* DATA SECTION
========================================

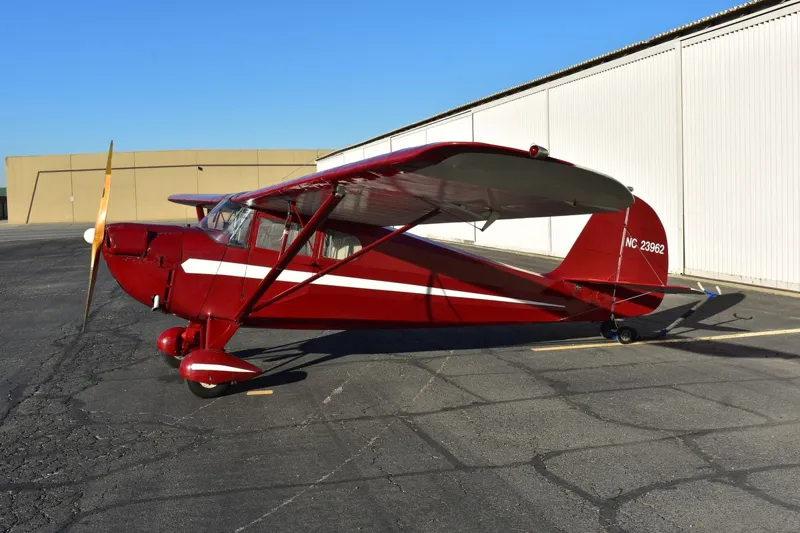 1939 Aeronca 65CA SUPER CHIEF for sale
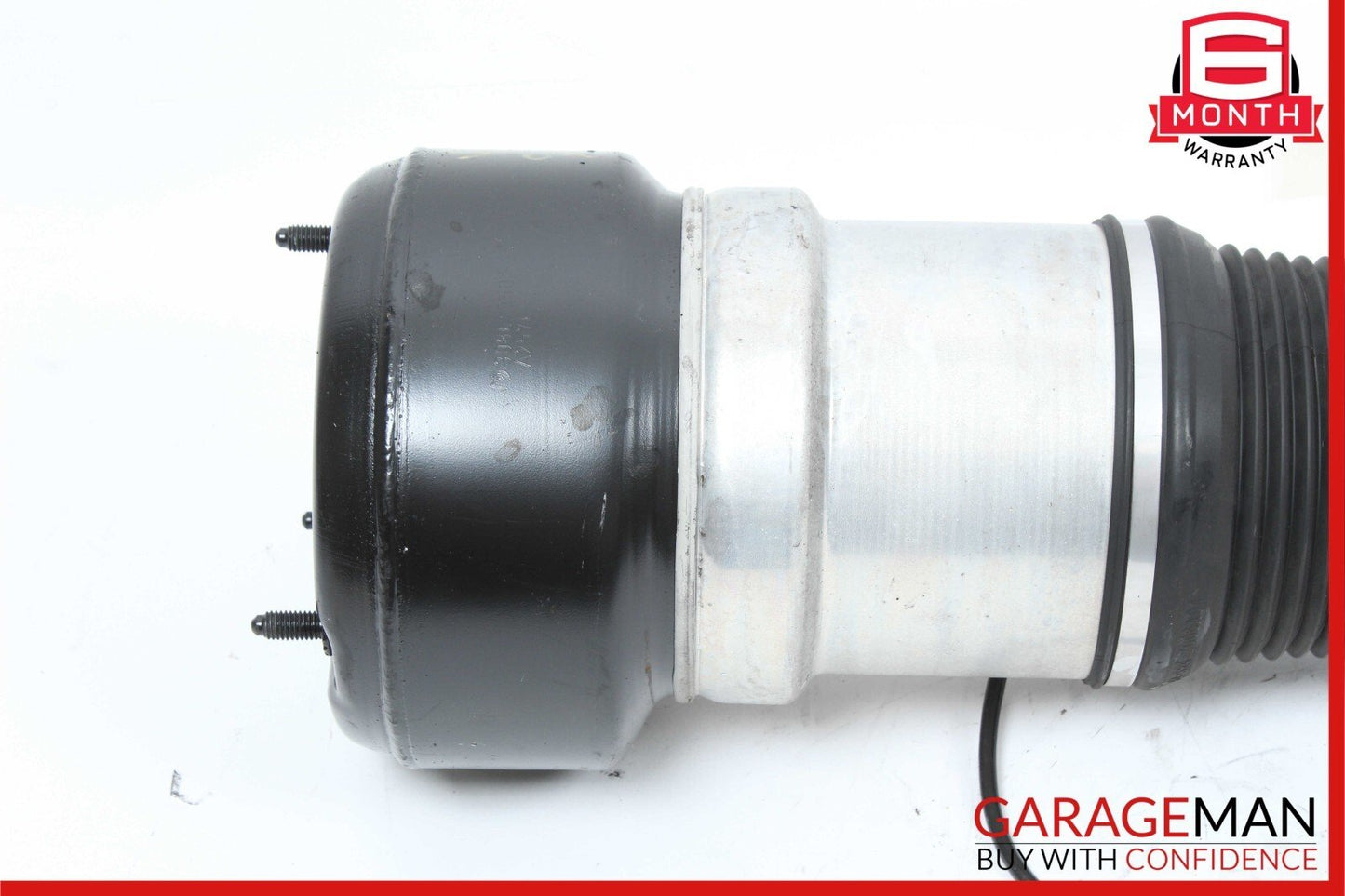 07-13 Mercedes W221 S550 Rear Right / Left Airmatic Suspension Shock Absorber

========================================

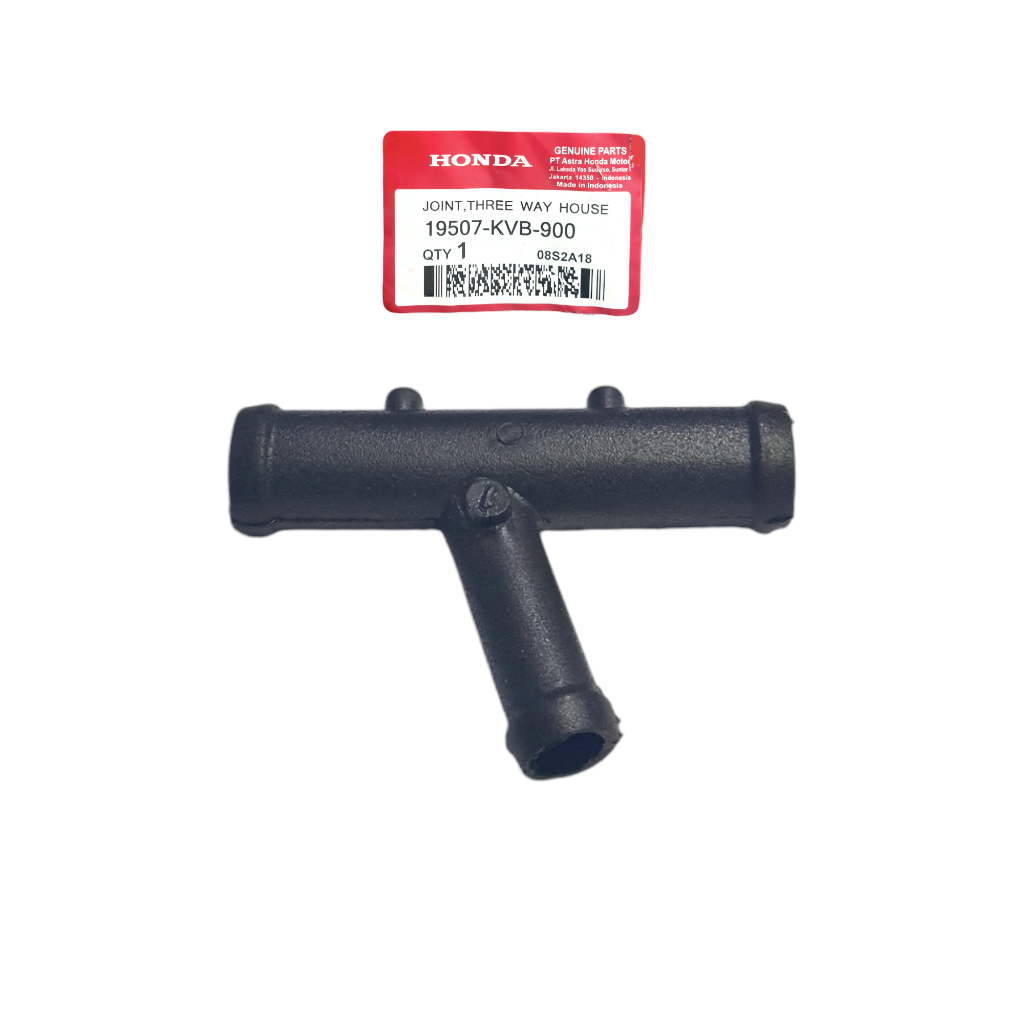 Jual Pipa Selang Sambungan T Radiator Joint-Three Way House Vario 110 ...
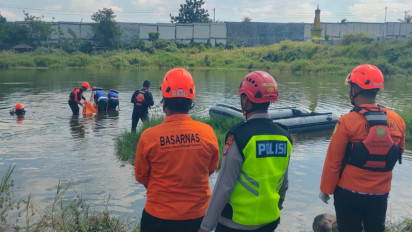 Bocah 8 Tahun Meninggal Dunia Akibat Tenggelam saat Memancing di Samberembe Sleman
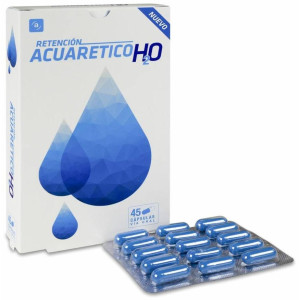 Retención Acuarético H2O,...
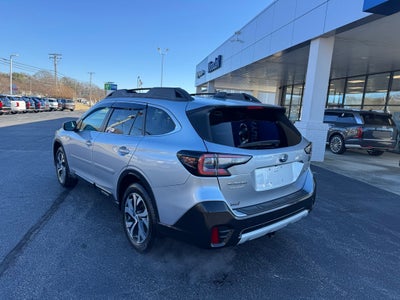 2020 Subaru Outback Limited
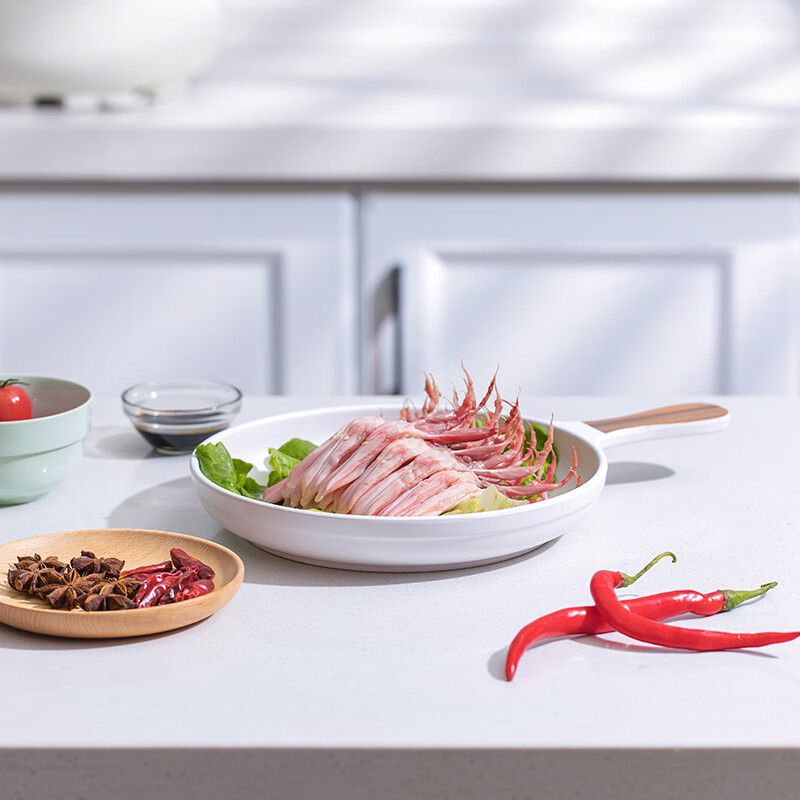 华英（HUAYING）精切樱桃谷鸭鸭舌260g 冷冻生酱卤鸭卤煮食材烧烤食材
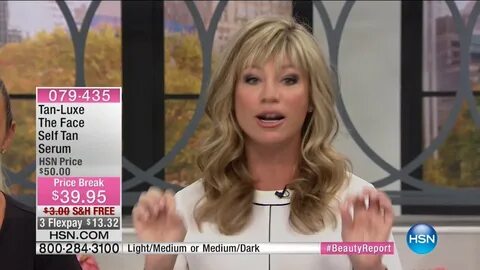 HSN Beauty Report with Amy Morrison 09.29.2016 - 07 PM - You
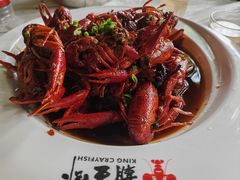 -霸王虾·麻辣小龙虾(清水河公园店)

========================================

* WHAT YOU HAVE TO DO
Swap "Limited" for "Premium" in the lines starting at the line that has "Jual Pipa Selang" and ending after the line that has "-霸王虾·麻辣小龙虾(清水河公园店)", changing nothing else. Output only those lines, without the pictures.

* ANSWER TO THIS PROBLEM
 Jual Pipa Selang Sambungan T Radiator Joint-Three Way House Vario 110 ...
 Bocah 8 Tahun Meninggal Dunia Akibat Tenggelam saat Memancing di Samberembe Sleman
 Retención Acuarético H2O,...
 2020 Subaru Outback Premium
 华英（HUAYING）精切樱桃谷鸭鸭舌260g 冷冻生酱卤鸭卤煮食材烧烤食材
 HSN Beauty Report with Amy Morrison 09.29.2016 - 07 PM - You
 -霸王虾·麻辣小龙虾(清水河公园店)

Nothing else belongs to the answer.